EXERCISE DETAILS -
Take every line containing "States" from the material and copy it.

INPUT FOR THIS TASK -
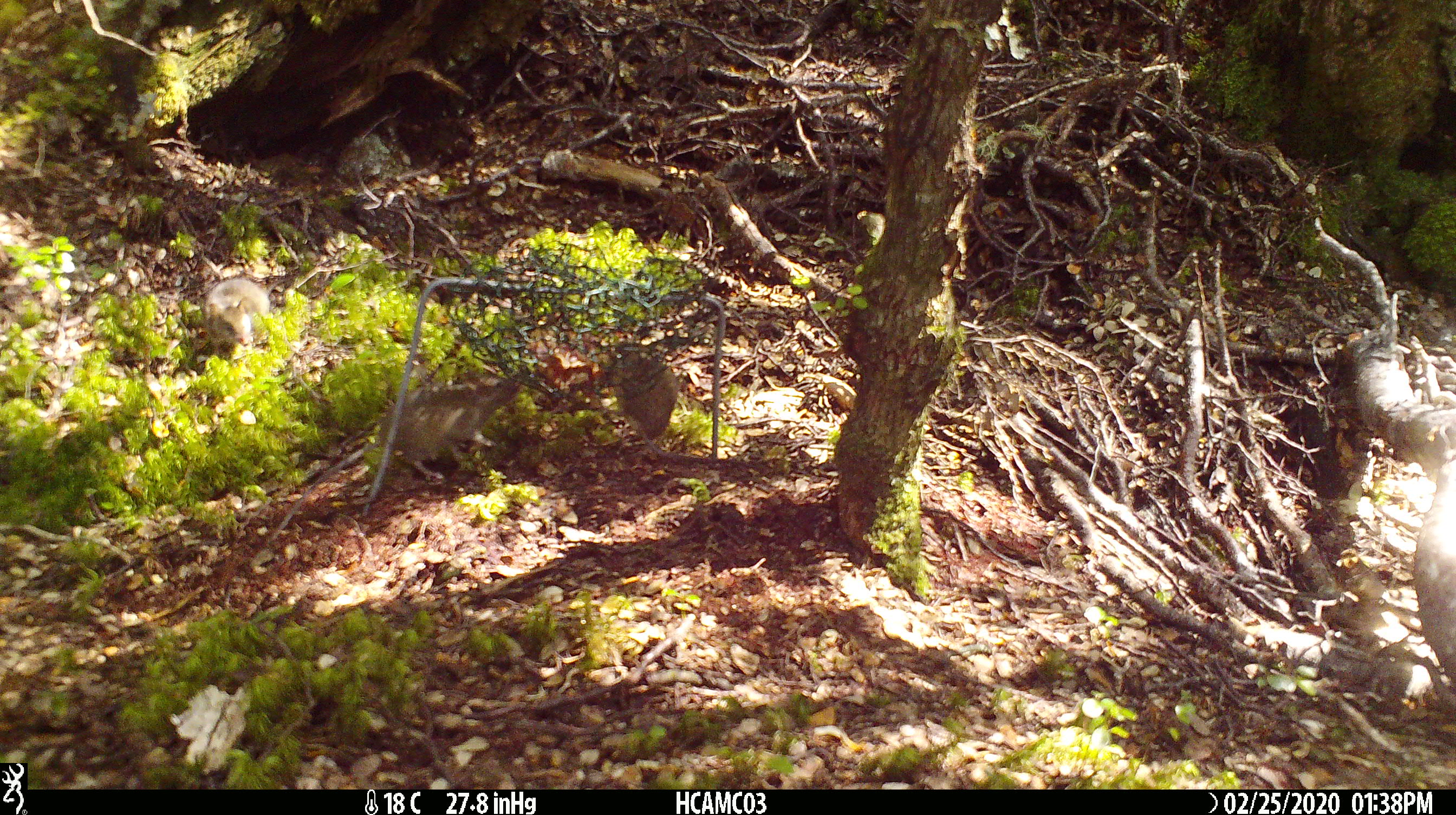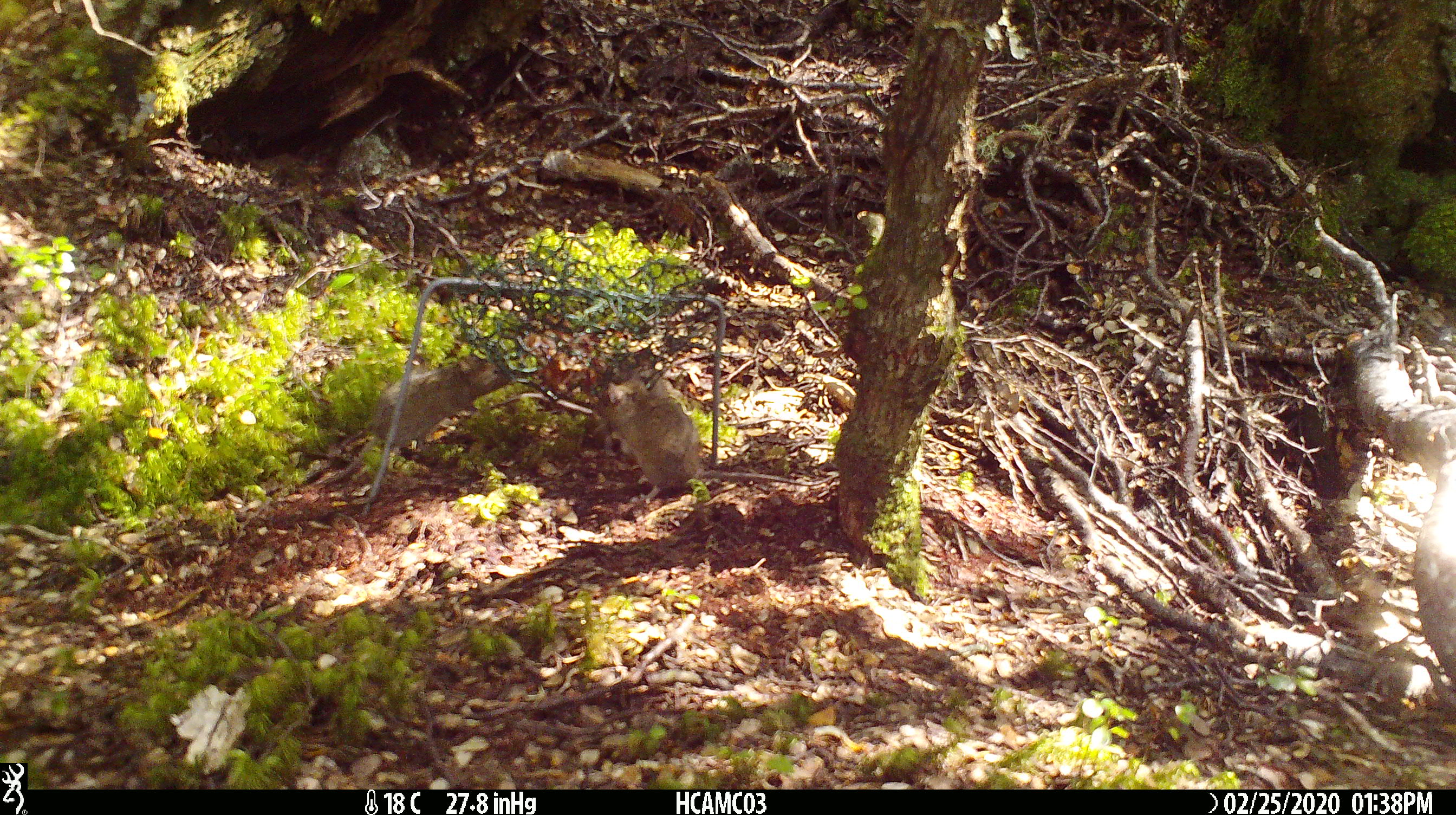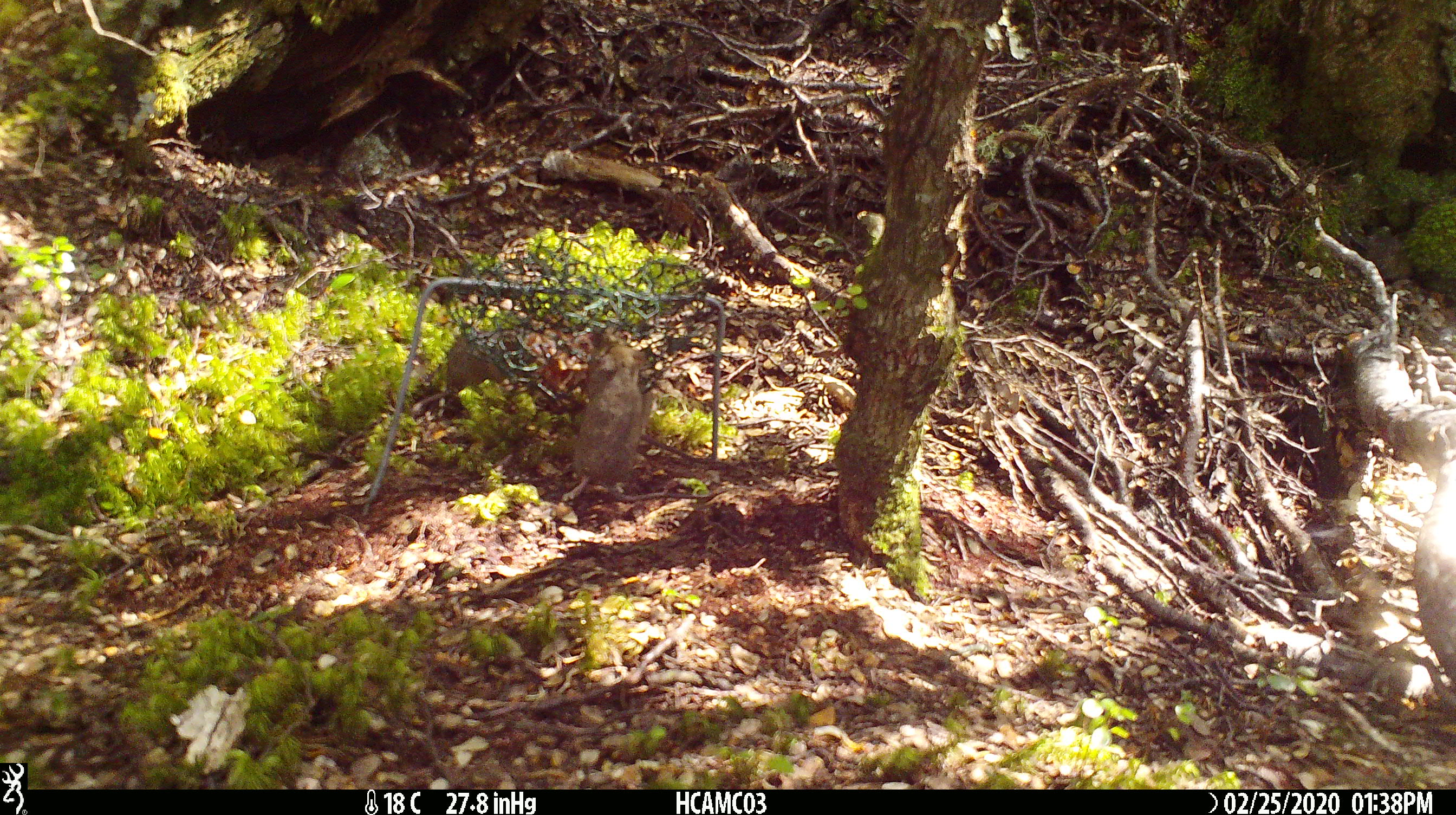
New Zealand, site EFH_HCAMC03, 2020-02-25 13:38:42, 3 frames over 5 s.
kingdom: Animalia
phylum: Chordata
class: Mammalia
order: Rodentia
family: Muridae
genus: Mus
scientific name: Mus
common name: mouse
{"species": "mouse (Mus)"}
...
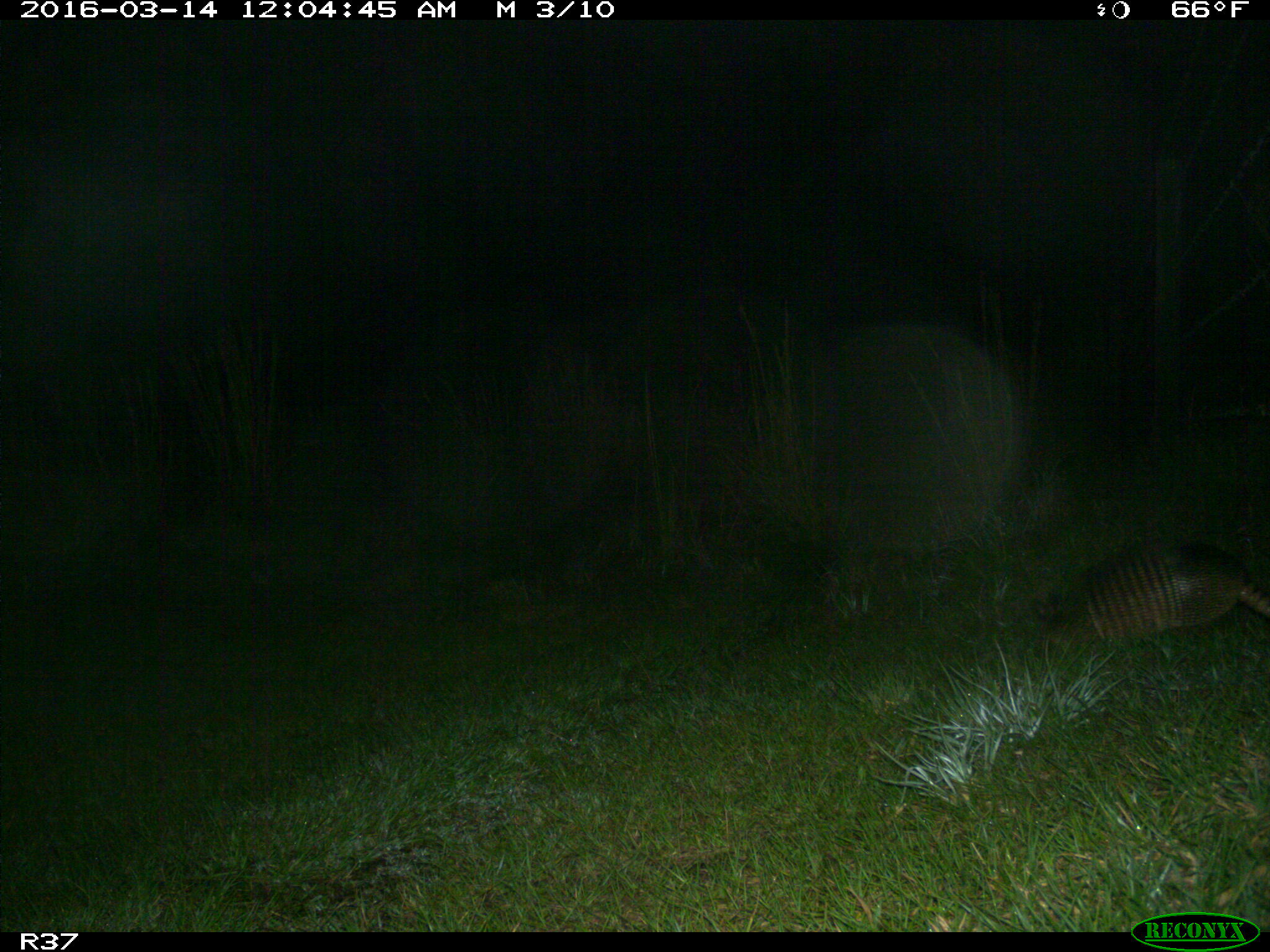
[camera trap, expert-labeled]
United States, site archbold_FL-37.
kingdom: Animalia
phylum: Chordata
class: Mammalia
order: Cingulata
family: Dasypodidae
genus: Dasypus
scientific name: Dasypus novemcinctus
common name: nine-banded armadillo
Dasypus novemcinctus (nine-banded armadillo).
==
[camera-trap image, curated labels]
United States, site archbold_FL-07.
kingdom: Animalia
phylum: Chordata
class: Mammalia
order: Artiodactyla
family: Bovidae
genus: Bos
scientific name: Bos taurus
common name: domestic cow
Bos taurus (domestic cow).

RESPONSE TO THE TASK -
United States, site archbold_FL-37.
United States, site archbold_FL-07.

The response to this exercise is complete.